Aleksandr Travin

Personal information
- Born: 23 July 1937 Moscow, Russian SFSR, Soviet Union
- Died: 15 February 1989 (aged 51)
- Height: 1.88 m (6 ft 2 in)
- Weight: 85 kg (187 lb)

Sport
- Sport: Basketball
- Club: CSKA

Medal record
Representing Soviet Union
Olympic Games
| Silver medal – second place | 1964 Tokyo | Team |
FIBA Basketball World Cup
| Bronze medal – third place | 1963 Rio de Janeiro | Team |
| Gold medal – first place | 1967 Montevideo | Team |
FIBA EuroBasket
| Gold medal – first place | 1963 Wrocław | Team |
| Gold medal – first place | 1965 Moscow | Team |

= Aleksandr Travin =

Russian basketball player

Aleksandr Konstantinovich Travin (Александр Константинович Травин; 23 July 1937 – 15 February 1989) was a Russian basketball player.

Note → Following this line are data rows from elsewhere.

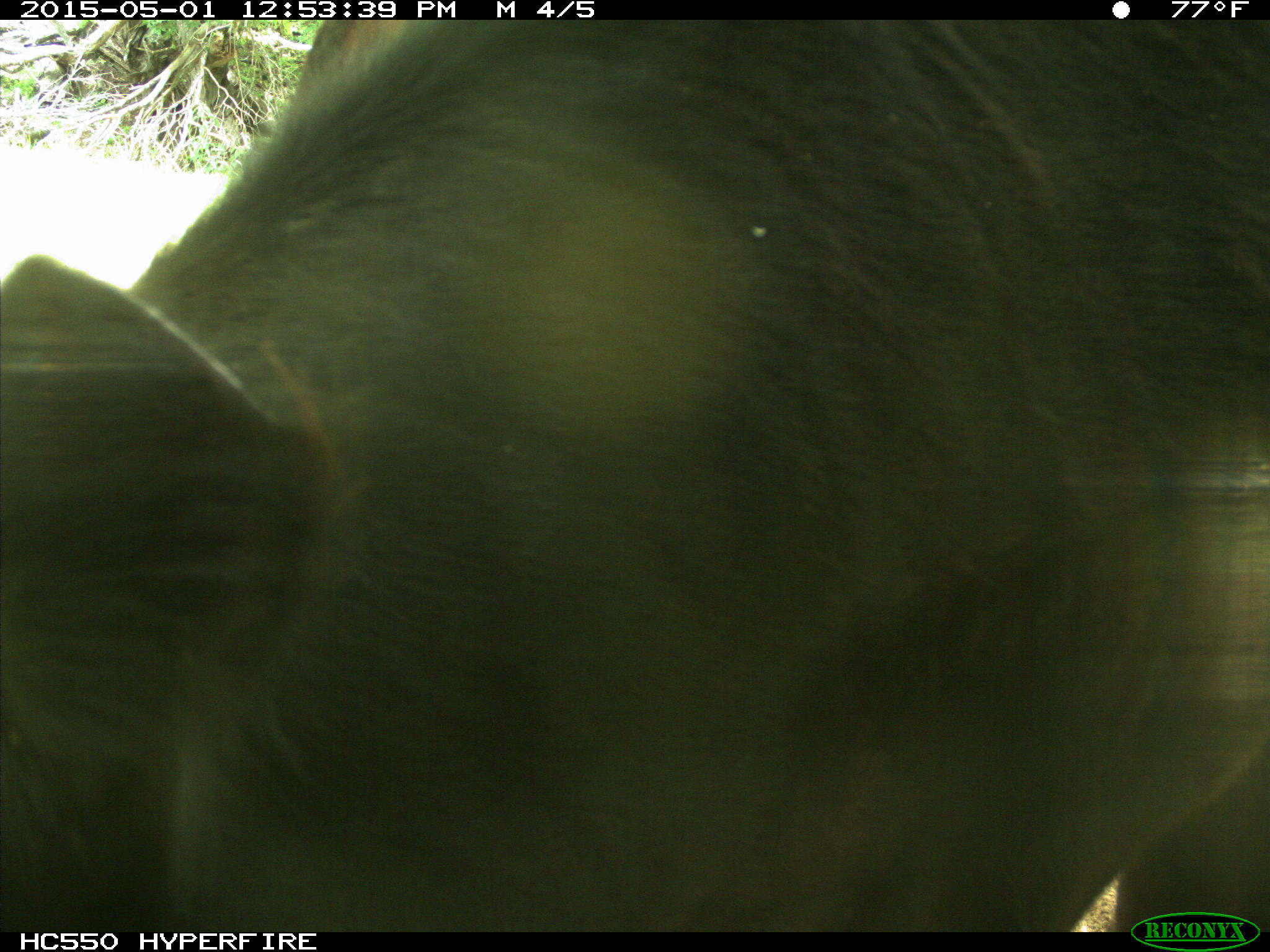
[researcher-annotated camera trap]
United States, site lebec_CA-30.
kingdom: Animalia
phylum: Chordata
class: Mammalia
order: Artiodactyla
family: Bovidae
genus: Bos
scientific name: Bos taurus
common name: domestic cow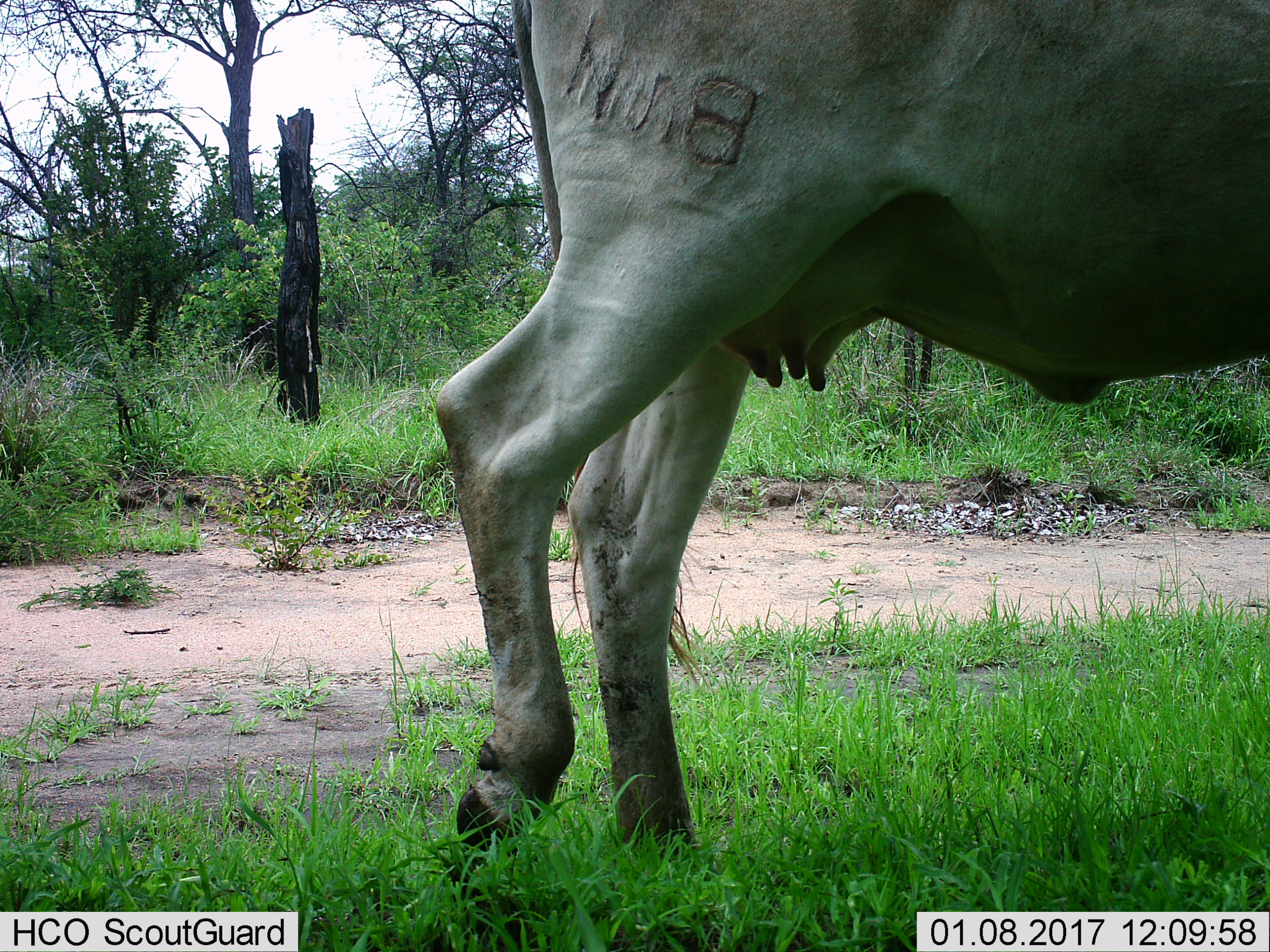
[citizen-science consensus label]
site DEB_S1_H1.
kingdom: Animalia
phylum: Chordata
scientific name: Vertebrata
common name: domestic animal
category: domesticanimal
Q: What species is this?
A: Domesticanimal (domestic animal) (Vertebrata).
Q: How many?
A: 1.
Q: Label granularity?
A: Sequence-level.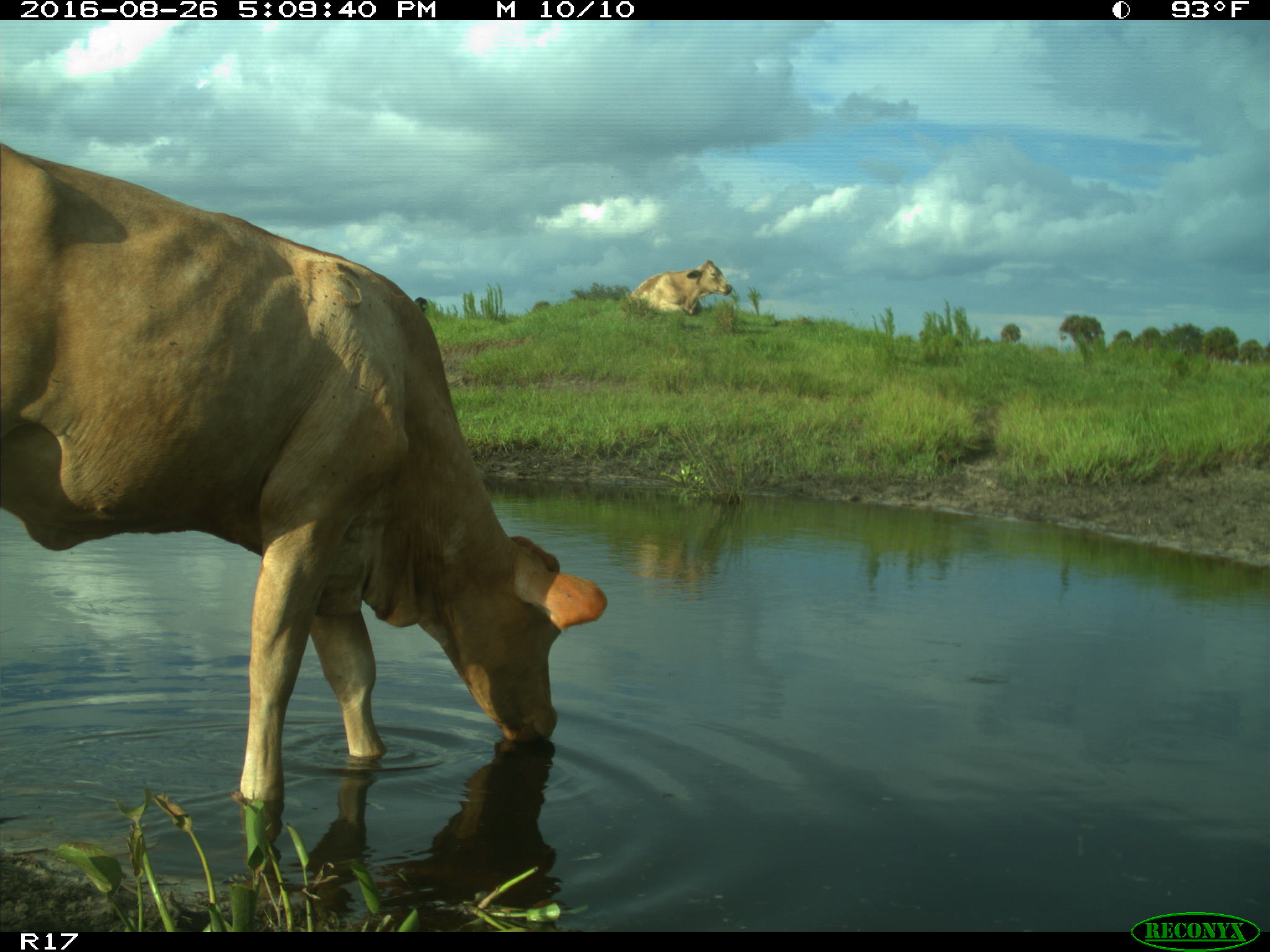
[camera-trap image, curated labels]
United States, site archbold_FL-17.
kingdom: Animalia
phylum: Chordata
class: Mammalia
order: Artiodactyla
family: Bovidae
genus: Bos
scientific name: Bos taurus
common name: domestic cow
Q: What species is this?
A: Bos taurus (domestic cow).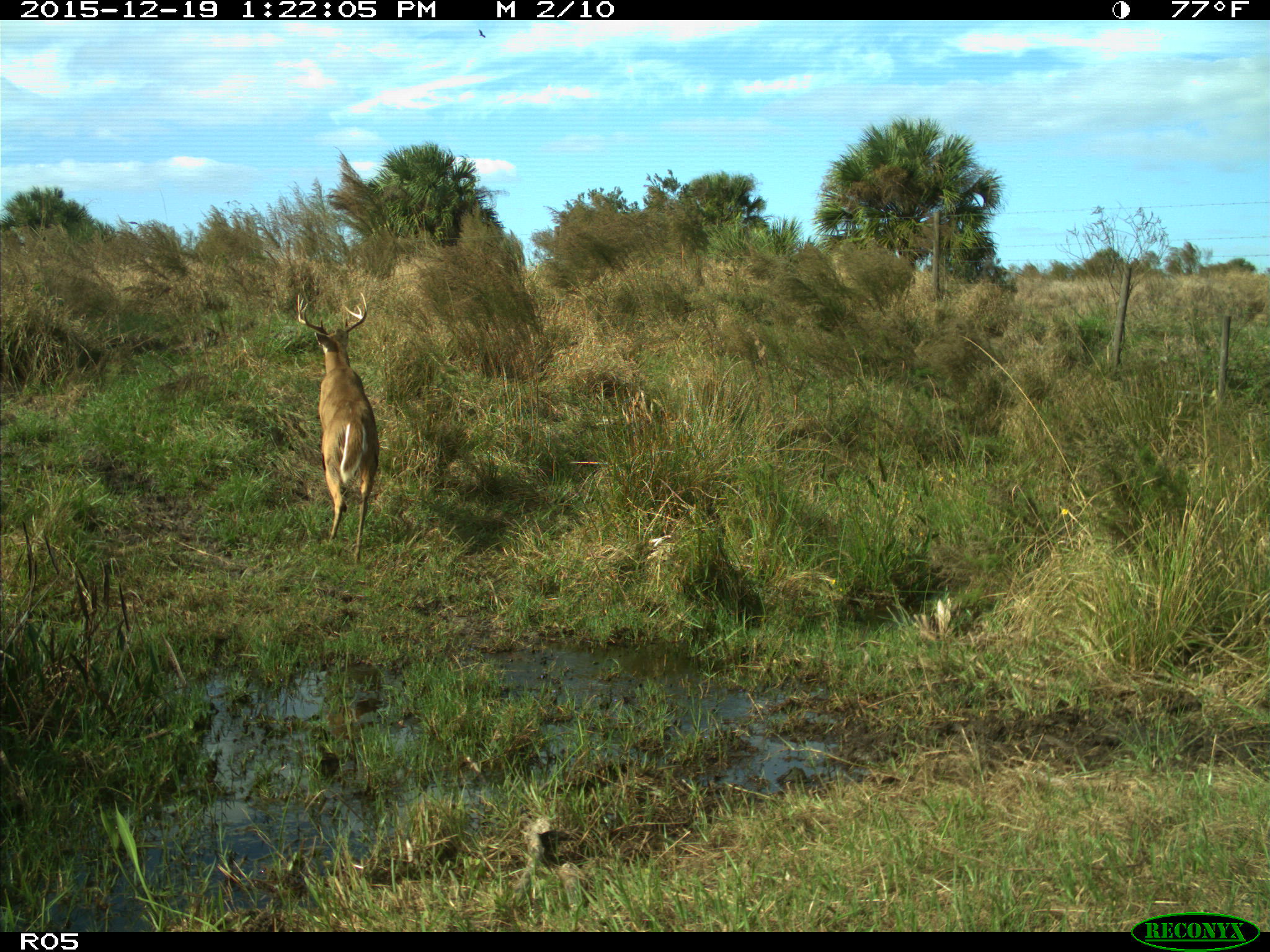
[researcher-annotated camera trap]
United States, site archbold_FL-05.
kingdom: Animalia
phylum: Chordata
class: Mammalia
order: Artiodactyla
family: Cervidae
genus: Odocoileus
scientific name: Odocoileus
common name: deer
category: unidentified deer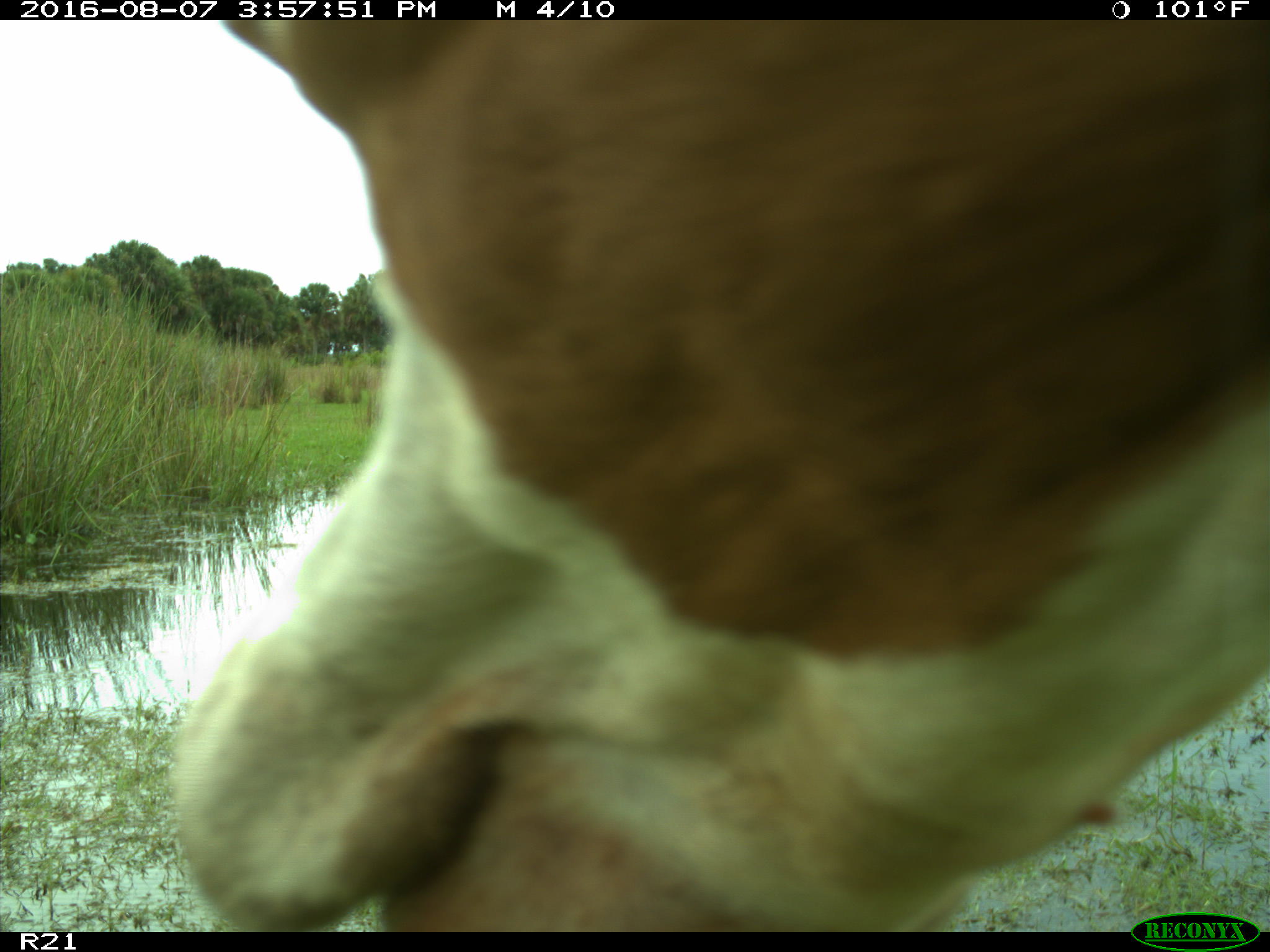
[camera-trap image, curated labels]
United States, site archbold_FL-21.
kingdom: Animalia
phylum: Chordata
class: Mammalia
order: Artiodactyla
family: Bovidae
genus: Bos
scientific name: Bos taurus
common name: domestic cow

He was a member of the Soviet team during the 1960s, and won a silver medal at the 1964 Summer Olympics. His teams became European champion in 1963 and 1965 and a world champion in 1967. Nationally, his teams won six USSR Premier Basketball League titles in 1960–1962 and 1964–1966.

He graduated from the Institute of Physical Education in Smolensk and after retirement worked as a coach and lecturer in physical education. After 1979 he coached in East Germany.

His father, Konstantin Travin, was also an international basketball player and coach.